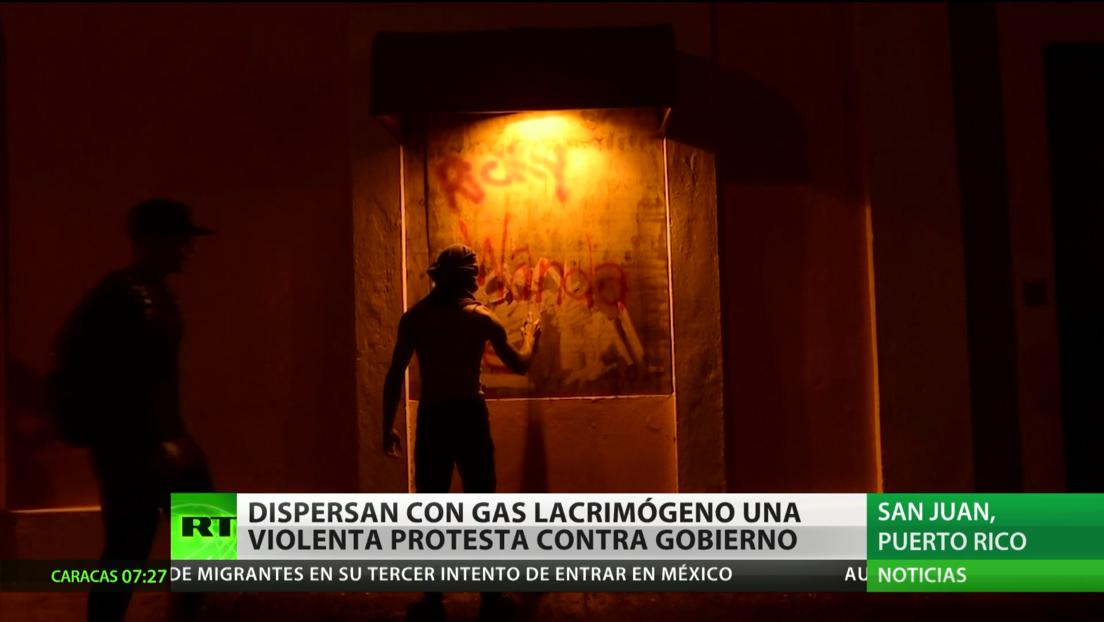 Puerto Rico: Dispersan con gas lacrimógeno una violenta protesta contra el Gobierno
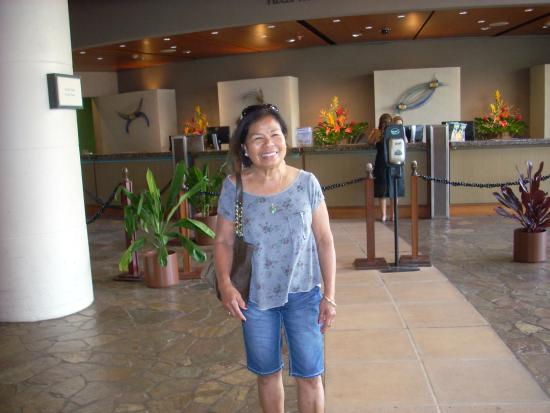 Hale Koa Hotel: Picture of part of lobby check in area.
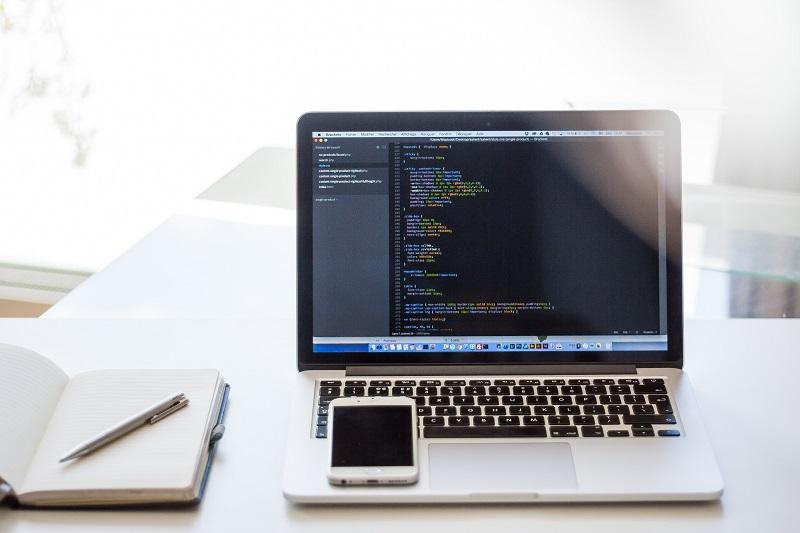 Jak wybrać pierwszy język programowania do nauki?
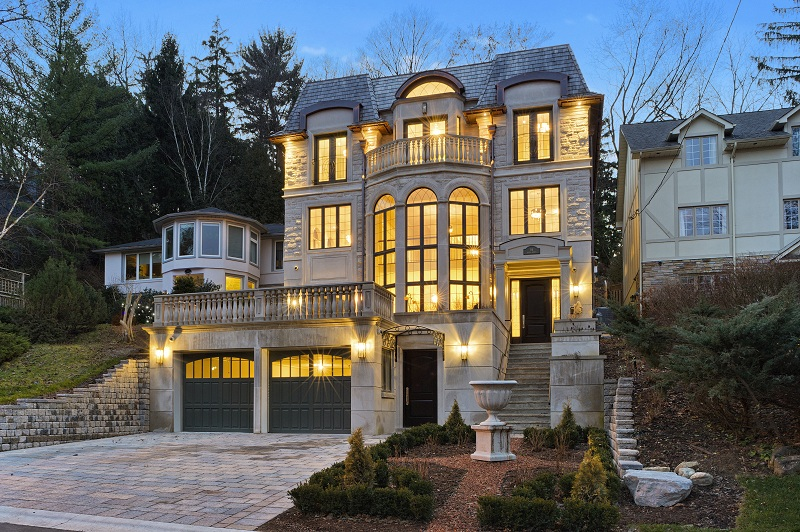 What defines a luxury home in canada and who 39 s driving the for Home builders in canada
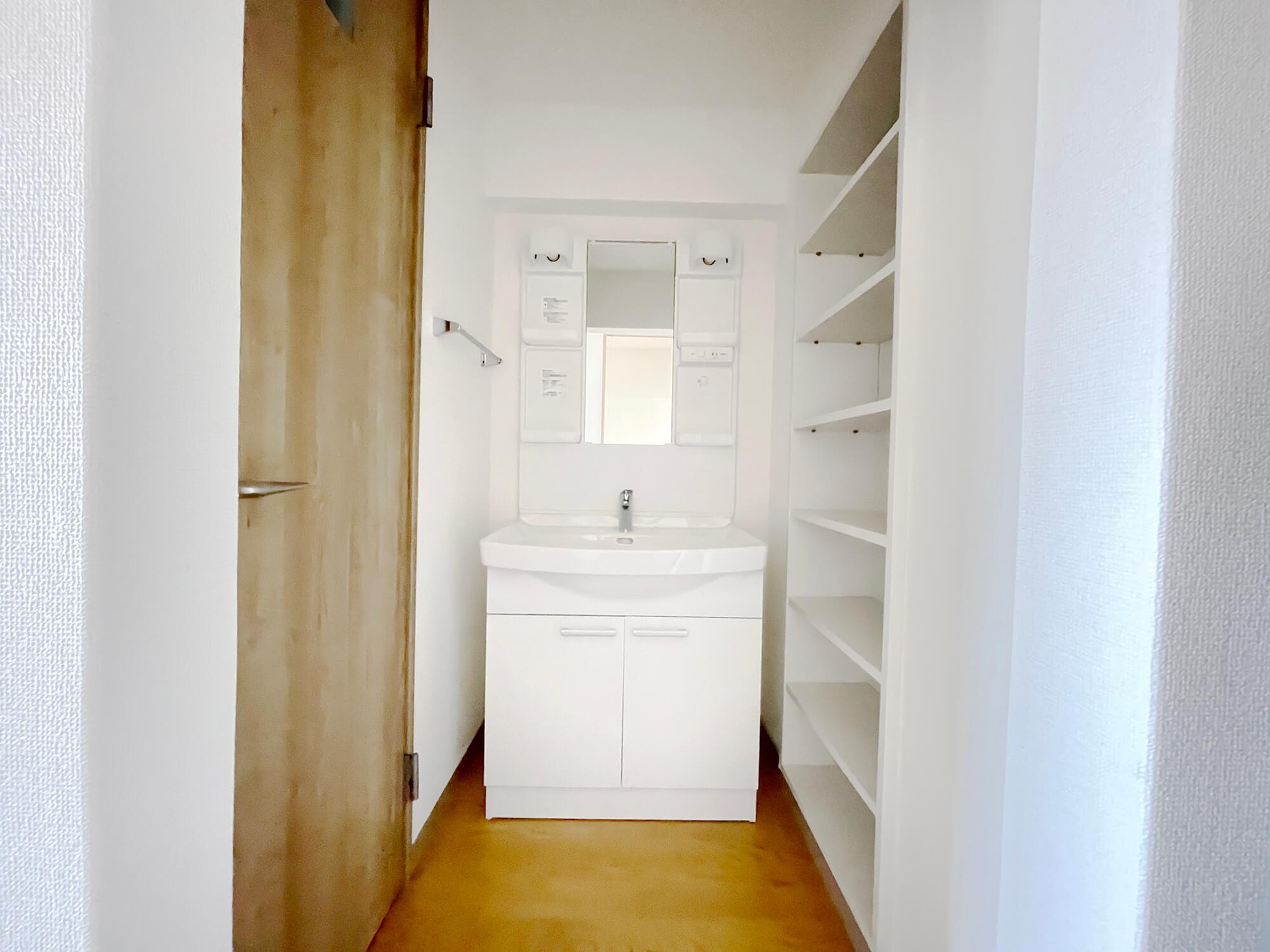 独立洗面台あります!収納もいっぱいですにゃ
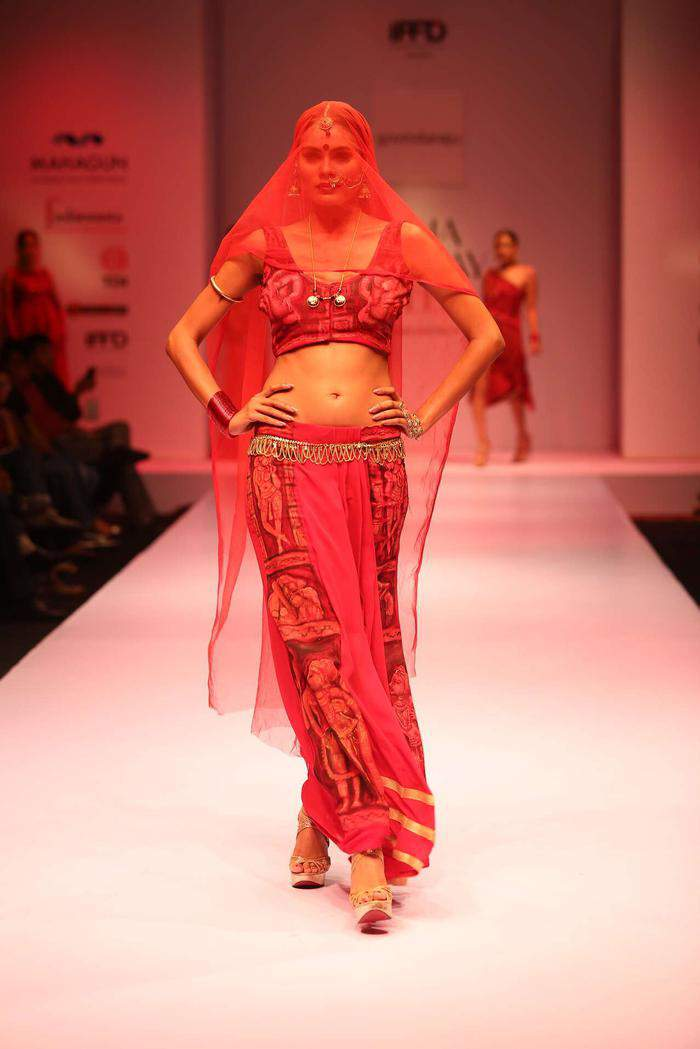 saree-draping-styles-blouse-style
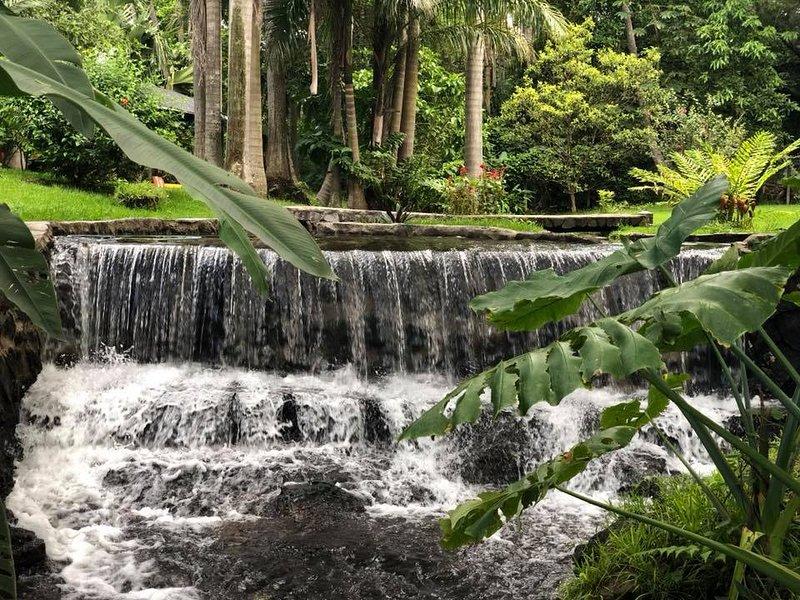Thermal Paradise Villa.....Simply Beautiful!!, location de vacances à Ahuachapan Department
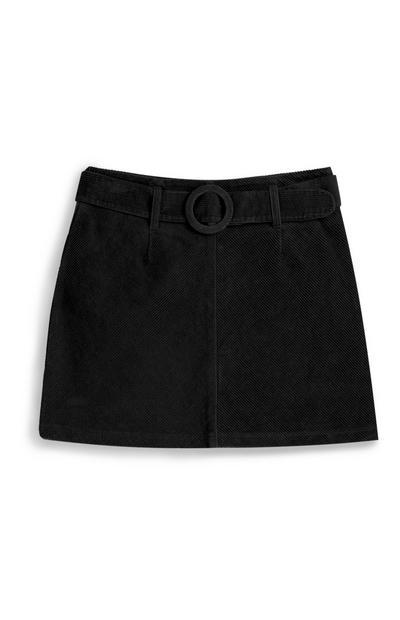 Falda de pana negra con cinturón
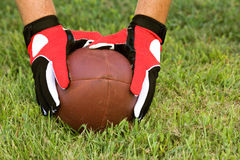 Broche de presión del fútbol americano Fotos de archivo libres de regalías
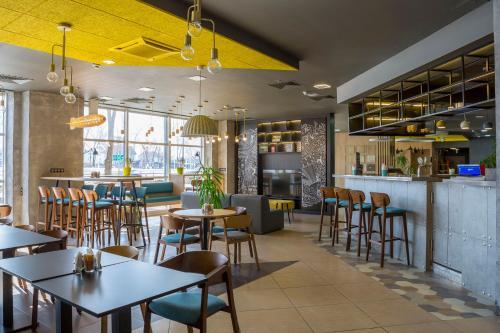 Ресторан / где поесть в IBIS Самара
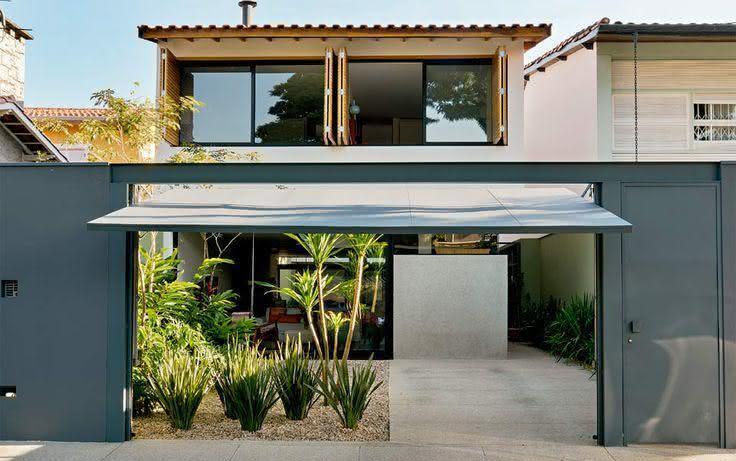 Portão residencial com sistema basculante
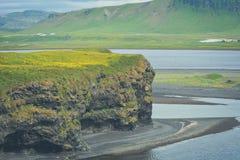 Vaggar bildande på Dyrholaey udde med den svarta sandstranden Arkivbilder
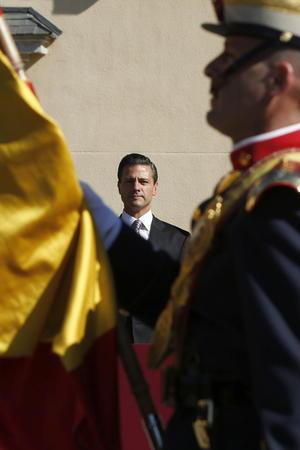 El acto tuvo lugar en el Palacio del Pardo, próximo a Madrid, residencia oficial de los jefes de Estado que visitan España.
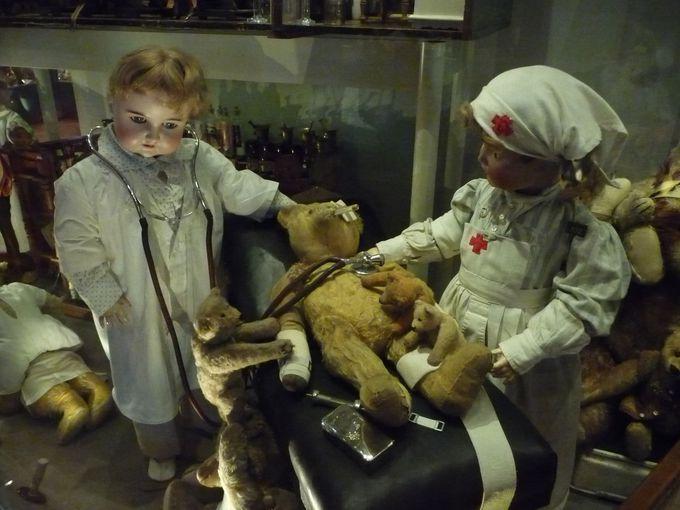 世界中から集まった人形たち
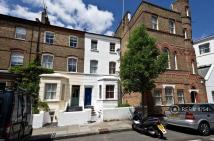 Flat to rent in Caithness Road, London...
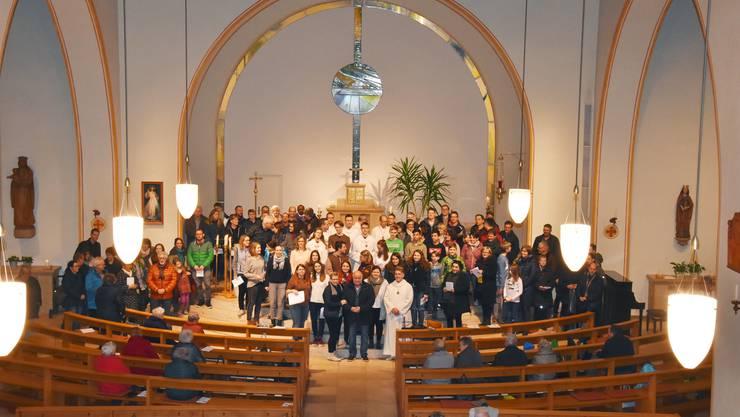 Grosse Ehre in der Kirche Kappel – Freunde, Weggefährten und Ministranten gratulierten und dakten Aurelio Tosato aus Mümliswil (Mitte) für seine grosse Arbeit im Dienst der Kirche. ZVG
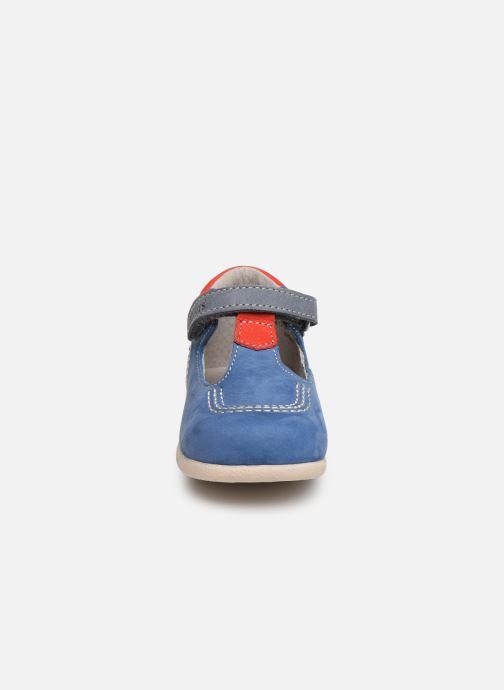 Stivaletti estivi Kickers BABYFRESH Azzurro modello indossato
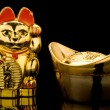 Gold Ingot and Lucky Cat (China) — 图库照片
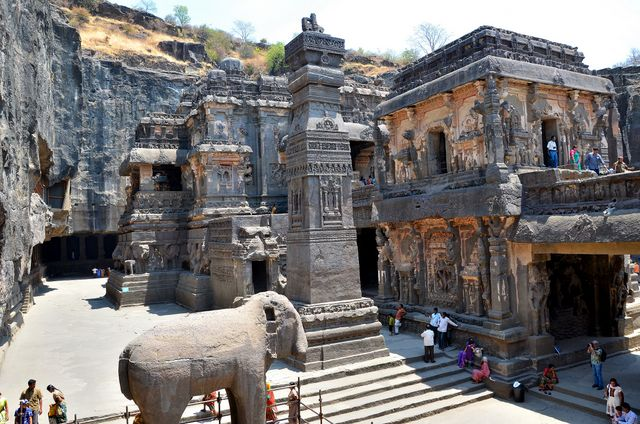 एल्लोरा का एक पत्थर से बना कैलाशनाथ मंदिर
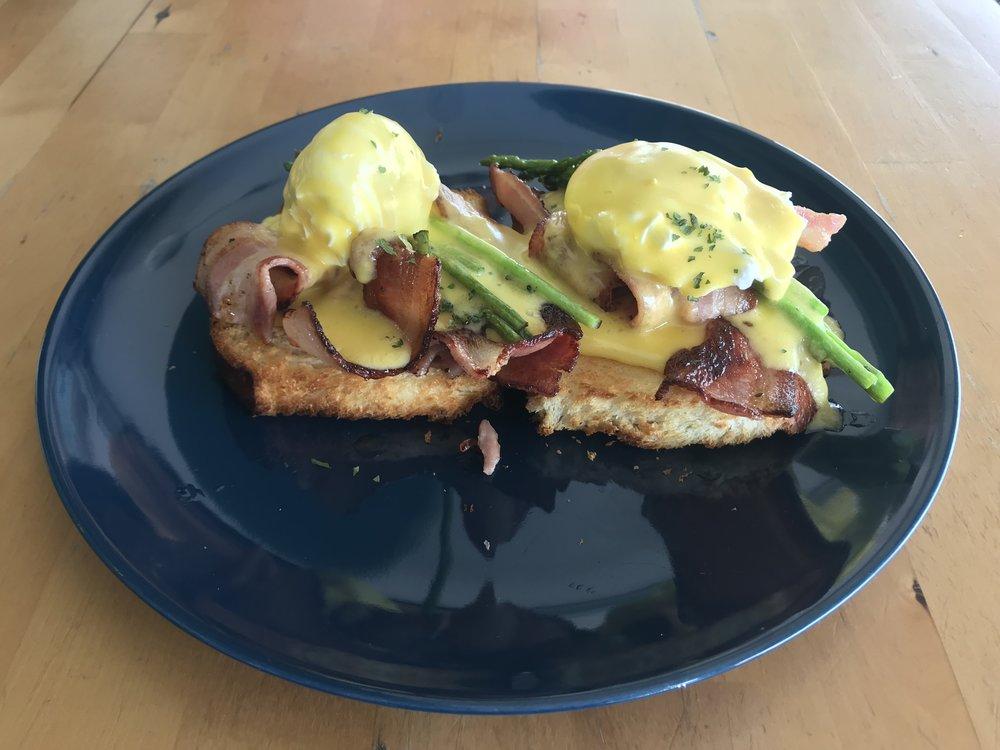 Eggs Benedict bacon.jpg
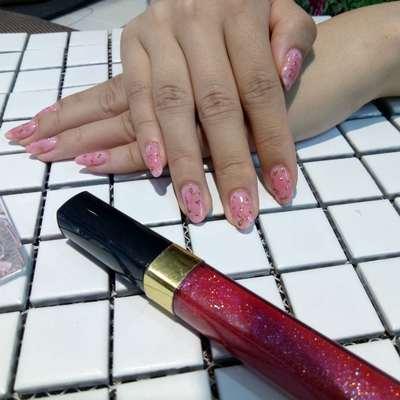 粉色小公主美甲图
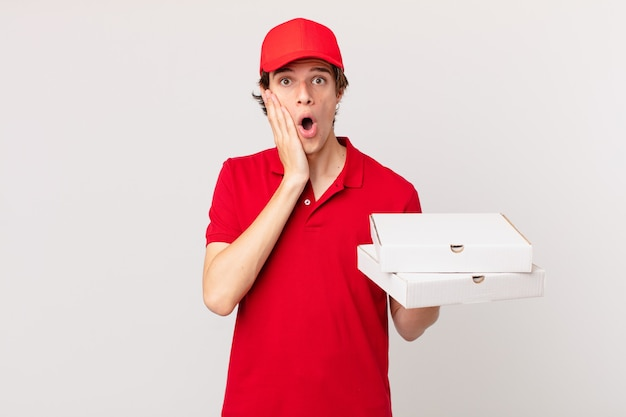 La pizza consegna l'uomo scioccato e spaventato?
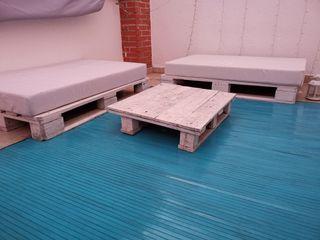 Terraza sofás de palet y alfombra bambu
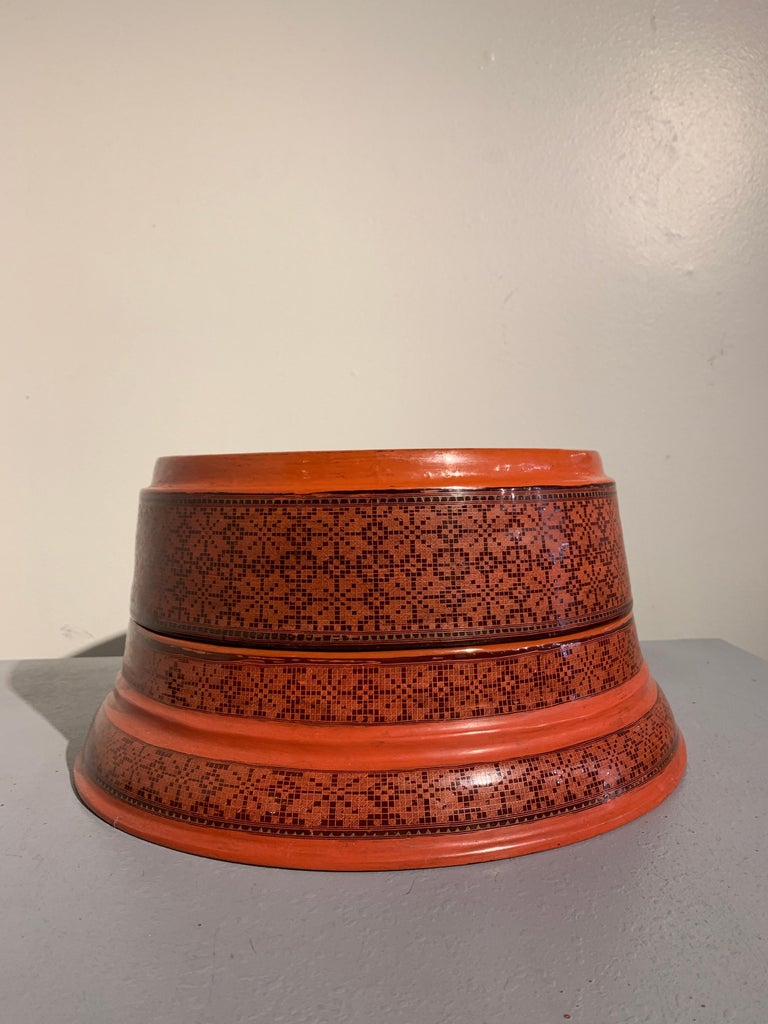 Large Burmese Red and Black Lacquer Tiered Round Box, Early to Mid-20th Century For Sale 1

Task directions: Among the lines above, the one with "Hale Koa Hotel: Picture" opens the part to repeat and the one with "独立洗面台あります!収納もいっぱいですにゃ" closes it; repeat only that part exactly, with no pictures.

Solution for this problem:
 Hale Koa Hotel: Picture of part of lobby check in area.
 Jak wybrać pierwszy język programowania do nauki?
 What defines a luxury home in canada and who 39 s driving the for Home builders in canada
 独立洗面台あります!収納もいっぱいですにゃ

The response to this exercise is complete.